**Data for analysis:**
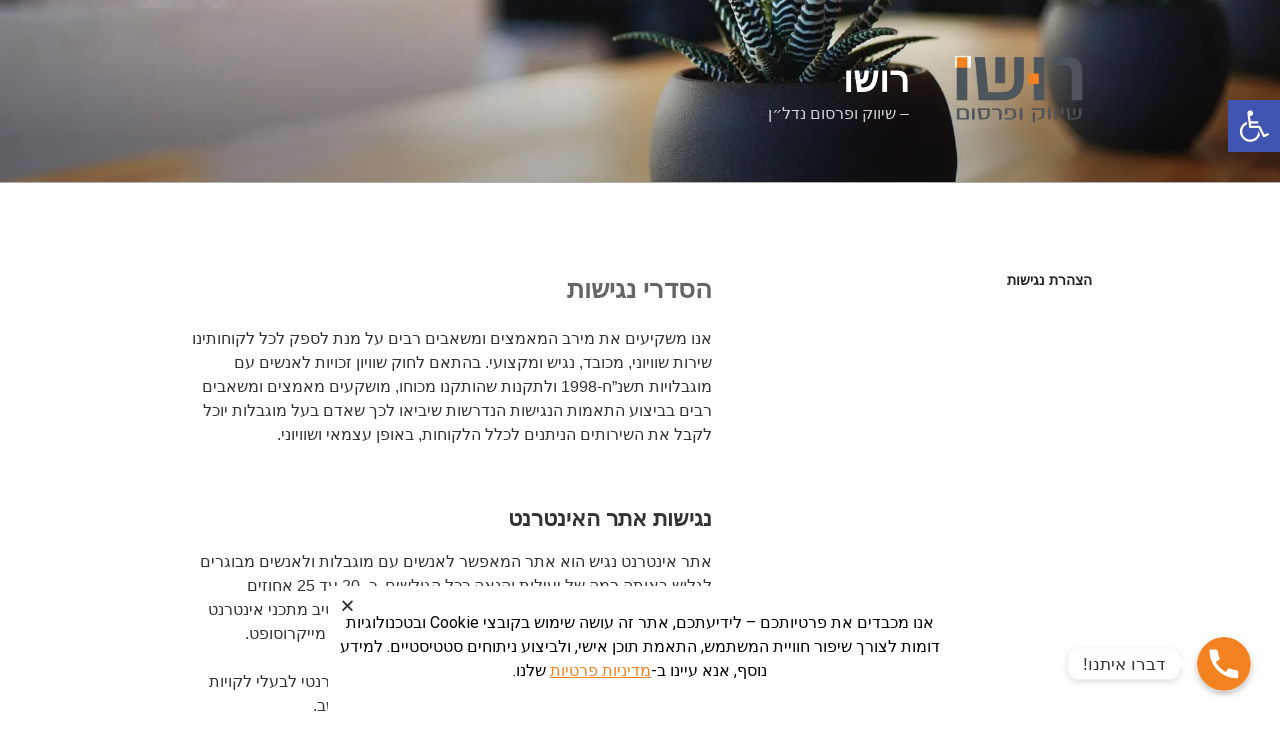

--- FILE ---
content_type: text/css
request_url: https://rosho-eng.com/wp-content/uploads/elementor/css/post-1381.css?ver=1761134257
body_size: 546
content:
.elementor-1381 .elementor-element.elementor-element-c514ce9:not(.elementor-motion-effects-element-type-background), .elementor-1381 .elementor-element.elementor-element-c514ce9 > .elementor-motion-effects-container > .elementor-motion-effects-layer{background-color:#FFFFFF;}.elementor-1381 .elementor-element.elementor-element-c514ce9, .elementor-1381 .elementor-element.elementor-element-c514ce9 > .elementor-background-overlay{border-radius:3px 3px 3px 3px;}.elementor-1381 .elementor-element.elementor-element-c514ce9{transition:background 0.3s, border 0.3s, border-radius 0.3s, box-shadow 0.3s;}.elementor-1381 .elementor-element.elementor-element-c514ce9 > .elementor-background-overlay{transition:background 0.3s, border-radius 0.3s, opacity 0.3s;}.elementor-1381 .elementor-element.elementor-element-14e6914:not(.elementor-motion-effects-element-type-background) > .elementor-column-wrap, .elementor-1381 .elementor-element.elementor-element-14e6914 > .elementor-column-wrap > .elementor-motion-effects-container > .elementor-motion-effects-layer{background-color:#FFFFFF;}.elementor-1381 .elementor-element.elementor-element-14e6914 > .elementor-element-populated, .elementor-1381 .elementor-element.elementor-element-14e6914 > .elementor-element-populated > .elementor-background-overlay, .elementor-1381 .elementor-element.elementor-element-14e6914 > .elementor-background-slideshow{border-radius:3px 3px 3px 3px;}.elementor-1381 .elementor-element.elementor-element-14e6914 > .elementor-element-populated{transition:background 0.3s, border 0.3s, border-radius 0.3s, box-shadow 0.3s;margin:0px 0px 0px 0px;padding:20px 0px 0px 0px;}.elementor-1381 .elementor-element.elementor-element-14e6914 > .elementor-element-populated > .elementor-background-overlay{transition:background 0.3s, border-radius 0.3s, opacity 0.3s;}.elementor-1381 .elementor-element.elementor-element-403eb92:not(.elementor-motion-effects-element-type-background), .elementor-1381 .elementor-element.elementor-element-403eb92 > .elementor-motion-effects-container > .elementor-motion-effects-layer{background-color:#FFFFFF;}.elementor-1381 .elementor-element.elementor-element-403eb92{transition:background 0.3s, border 0.3s, border-radius 0.3s, box-shadow 0.3s;padding:5px 5px 5px 5px;}.elementor-1381 .elementor-element.elementor-element-403eb92 > .elementor-background-overlay{transition:background 0.3s, border-radius 0.3s, opacity 0.3s;}.elementor-1381 .elementor-element.elementor-element-739e744 > .elementor-element-populated{margin:0px 0px 0px 0px;padding:0px 0px 0px 0px;}.elementor-1381 .elementor-element.elementor-element-425062f{text-align:center;color:#000000;font-family:"Roboto", Sans-serif;font-size:16px;font-weight:400;}.elementor-1381 .elementor-element.elementor-element-425062f > .elementor-widget-container{margin:0px 0px 0px 0px;padding:0px 0px 0px 0px;}#elementor-popup-modal-1381 .dialog-message{width:50vw;height:auto;padding:8px 8px 8px 8px;}#elementor-popup-modal-1381{justify-content:center;align-items:flex-end;}#elementor-popup-modal-1381 .dialog-close-button{display:flex;}#elementor-popup-modal-1381 .dialog-widget-content{animation-duration:0.4s;background-color:#02010100;}@media(max-width:1024px){#elementor-popup-modal-1381 .dialog-message{width:74vw;}}@media(max-width:767px){#elementor-popup-modal-1381 .dialog-message{width:96vw;}}

--- FILE ---
content_type: text/plain
request_url: https://www.google-analytics.com/j/collect?v=1&_v=j102&a=1779869222&t=pageview&_s=1&dl=https%3A%2F%2Frosho-eng.com%2F%3Fpage_id%3D1158&ul=en-us%40posix&dt=%D7%94%D7%A6%D7%94%D7%A8%D7%AA%20%D7%A0%D7%92%D7%99%D7%A9%D7%95%D7%AA%20-%20%D7%A8%D7%95%D7%A9%D7%95&sr=1280x720&vp=1280x720&_u=YEBAAEABAAAAACAAI~&jid=20528699&gjid=1330231880&cid=220874966.1768990320&tid=UA-127340237-1&_gid=1947440228.1768990320&_r=1&_slc=1&gtm=45He61g1n81PCQF52Gv810151027za200zd810151027&gcd=13l3l3l3l1l1&dma=0&tag_exp=103116026~103200004~104527906~104528500~104684208~104684211~105391252~115495938~115616986~115938465~115938469~117041588&z=1482847242
body_size: -450
content:
2,cG-Q021R97E4G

**Activity:** Leaving each image aside, repeat the listing above exactly.

**Solved problem:**
--- FILE ---
content_type: text/css
request_url: https://rosho-eng.com/wp-content/uploads/elementor/css/post-1381.css?ver=1761134257
body_size: 546
content:
.elementor-1381 .elementor-element.elementor-element-c514ce9:not(.elementor-motion-effects-element-type-background), .elementor-1381 .elementor-element.elementor-element-c514ce9 > .elementor-motion-effects-container > .elementor-motion-effects-layer{background-color:#FFFFFF;}.elementor-1381 .elementor-element.elementor-element-c514ce9, .elementor-1381 .elementor-element.elementor-element-c514ce9 > .elementor-background-overlay{border-radius:3px 3px 3px 3px;}.elementor-1381 .elementor-element.elementor-element-c514ce9{transition:background 0.3s, border 0.3s, border-radius 0.3s, box-shadow 0.3s;}.elementor-1381 .elementor-element.elementor-element-c514ce9 > .elementor-background-overlay{transition:background 0.3s, border-radius 0.3s, opacity 0.3s;}.elementor-1381 .elementor-element.elementor-element-14e6914:not(.elementor-motion-effects-element-type-background) > .elementor-column-wrap, .elementor-1381 .elementor-element.elementor-element-14e6914 > .elementor-column-wrap > .elementor-motion-effects-container > .elementor-motion-effects-layer{background-color:#FFFFFF;}.elementor-1381 .elementor-element.elementor-element-14e6914 > .elementor-element-populated, .elementor-1381 .elementor-element.elementor-element-14e6914 > .elementor-element-populated > .elementor-background-overlay, .elementor-1381 .elementor-element.elementor-element-14e6914 > .elementor-background-slideshow{border-radius:3px 3px 3px 3px;}.elementor-1381 .elementor-element.elementor-element-14e6914 > .elementor-element-populated{transition:background 0.3s, border 0.3s, border-radius 0.3s, box-shadow 0.3s;margin:0px 0px 0px 0px;padding:20px 0px 0px 0px;}.elementor-1381 .elementor-element.elementor-element-14e6914 > .elementor-element-populated > .elementor-background-overlay{transition:background 0.3s, border-radius 0.3s, opacity 0.3s;}.elementor-1381 .elementor-element.elementor-element-403eb92:not(.elementor-motion-effects-element-type-background), .elementor-1381 .elementor-element.elementor-element-403eb92 > .elementor-motion-effects-container > .elementor-motion-effects-layer{background-color:#FFFFFF;}.elementor-1381 .elementor-element.elementor-element-403eb92{transition:background 0.3s, border 0.3s, border-radius 0.3s, box-shadow 0.3s;padding:5px 5px 5px 5px;}.elementor-1381 .elementor-element.elementor-element-403eb92 > .elementor-background-overlay{transition:background 0.3s, border-radius 0.3s, opacity 0.3s;}.elementor-1381 .elementor-element.elementor-element-739e744 > .elementor-element-populated{margin:0px 0px 0px 0px;padding:0px 0px 0px 0px;}.elementor-1381 .elementor-element.elementor-element-425062f{text-align:center;color:#000000;font-family:"Roboto", Sans-serif;font-size:16px;font-weight:400;}.elementor-1381 .elementor-element.elementor-element-425062f > .elementor-widget-container{margin:0px 0px 0px 0px;padding:0px 0px 0px 0px;}#elementor-popup-modal-1381 .dialog-message{width:50vw;height:auto;padding:8px 8px 8px 8px;}#elementor-popup-modal-1381{justify-content:center;align-items:flex-end;}#elementor-popup-modal-1381 .dialog-close-button{display:flex;}#elementor-popup-modal-1381 .dialog-widget-content{animation-duration:0.4s;background-color:#02010100;}@media(max-width:1024px){#elementor-popup-modal-1381 .dialog-message{width:74vw;}}@media(max-width:767px){#elementor-popup-modal-1381 .dialog-message{width:96vw;}}

--- FILE ---
content_type: text/plain
request_url: https://www.google-analytics.com/j/collect?v=1&_v=j102&a=1779869222&t=pageview&_s=1&dl=https%3A%2F%2Frosho-eng.com%2F%3Fpage_id%3D1158&ul=en-us%40posix&dt=%D7%94%D7%A6%D7%94%D7%A8%D7%AA%20%D7%A0%D7%92%D7%99%D7%A9%D7%95%D7%AA%20-%20%D7%A8%D7%95%D7%A9%D7%95&sr=1280x720&vp=1280x720&_u=YEBAAEABAAAAACAAI~&jid=20528699&gjid=1330231880&cid=220874966.1768990320&tid=UA-127340237-1&_gid=1947440228.1768990320&_r=1&_slc=1&gtm=45He61g1n81PCQF52Gv810151027za200zd810151027&gcd=13l3l3l3l1l1&dma=0&tag_exp=103116026~103200004~104527906~104528500~104684208~104684211~105391252~115495938~115616986~115938465~115938469~117041588&z=1482847242
body_size: -450
content:
2,cG-Q021R97E4G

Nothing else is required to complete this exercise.